Document excerpt:
* start *
My first Olympic researcher was Jeff Zucker, who later went on to run all of NBC Universal and right now is now the Trumps’ favorite human being running CNN, and he was succeeded by people like Molly Solomon, who runs the Golf Channel for us, and I’ve been surrounded by people like Aaron Cohen and Joe Gesue and Becky Chatman, and what they have done through the years has made my job not just easier, it’s made me look better than I deserved to look. I could always count on them. I could always be certain that anything they handed me was 100 percent verifiable. I didn’t have to check it. I could go with it. I could yell across the set with 10 seconds to go, Are we good on this? Is it 11 or is it 12? It’s 12, says Joe Gesue, or said Aaron Cohen, okay, whatever they say – and I knew that Mike Sheehan cared about every last bit of it and so did his predecessor Bucky Gunts. If something could be 1 percent better, they worked 10 more hours to make it 1 percent better, so I’m indebted to all those people.

And then when the transfer took place to Comcast, the first experience was the experience that Mark talk about in Lausanne, and I remember being on the plane with Steve Burke, because I had a baseball game to do, the Yankees and the White Sox, the next day, jet lagged, and Steve had to go to Santa Barbara or something by way of New York for some sort of Comcast meeting, so we left ahead of everybody else, and it was just me and Steve on the plane.

But when you hold a certain position, you have a telephone line even some 35,000 feet up in the air, and we were waiting for the call, and somewhere over the Atlantic, the call came that we had gotten the bid, we had won the bid, and we would have the next several Olympics, and I remember high-fiving with Steve Burke, and that kind of solidified a relationship that has carried on for the last several years, and not only have Steve and Mark and Jim Bell and Sam Flood, who’s one of the smartest people I’ve ever worked with, not only have they given me a chance to do well, but they’ve treated me so well and so kindly. Their friendship means as much to me as our professional experience together.
* end *
Instructions:
1. According to the remarks, which baseball game did the speaker have to call the day after leaving Lausanne?
2. Do these statements agree with the remarks? Answer yes or no for each and quote the words that decide it. (a) Molly Solomon runs the Golf Channel. (b) The call about the bid came while the plane was over the Pacific. (c) Bucky Gunts succeeded Mike Sheehan.
3. Shorten the paragraph of the remarks that begins "And then when the transfer took place to Comcast" and keep its main facts.
The lines of collected data aren't needed for any of this.

Collected data:
* start *
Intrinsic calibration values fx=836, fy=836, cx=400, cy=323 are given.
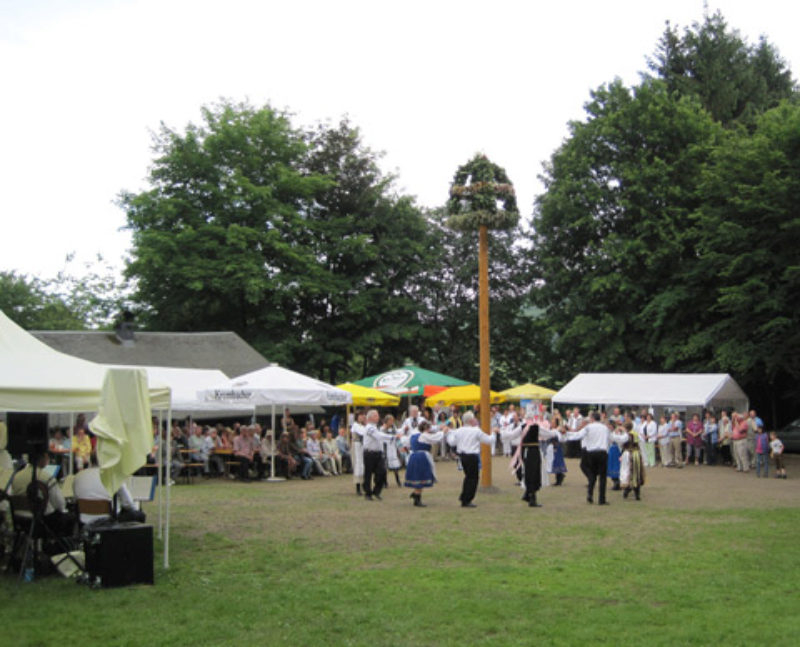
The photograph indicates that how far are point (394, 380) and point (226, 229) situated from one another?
1203cm

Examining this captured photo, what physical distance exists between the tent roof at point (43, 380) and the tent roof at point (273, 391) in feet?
31.5

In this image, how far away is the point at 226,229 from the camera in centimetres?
3825

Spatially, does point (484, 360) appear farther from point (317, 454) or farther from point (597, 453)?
point (317, 454)

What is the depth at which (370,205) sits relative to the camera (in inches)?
1673

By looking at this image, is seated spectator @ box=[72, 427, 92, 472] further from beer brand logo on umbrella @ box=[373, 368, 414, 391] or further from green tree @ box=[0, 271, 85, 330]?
green tree @ box=[0, 271, 85, 330]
* end *
Responses in order:
1. A game between the Yankees and the White Sox.

2.
(a) Yes: "Molly Solomon, who runs the Golf Channel for us"
(b) No: "somewhere over the Atlantic, the call came that we had gotten the bid"
(c) No: "so did his predecessor Bucky Gunts"

3. After the transfer to Comcast, the first experience was the one Mark talked about in Lausanne. The speaker had a Yankees–White Sox baseball game the next day, and Steve Burke had to go to Santa Barbara or somewhere by way of New York for a Comcast meeting. So the two left ahead of everybody else and were alone on the plane.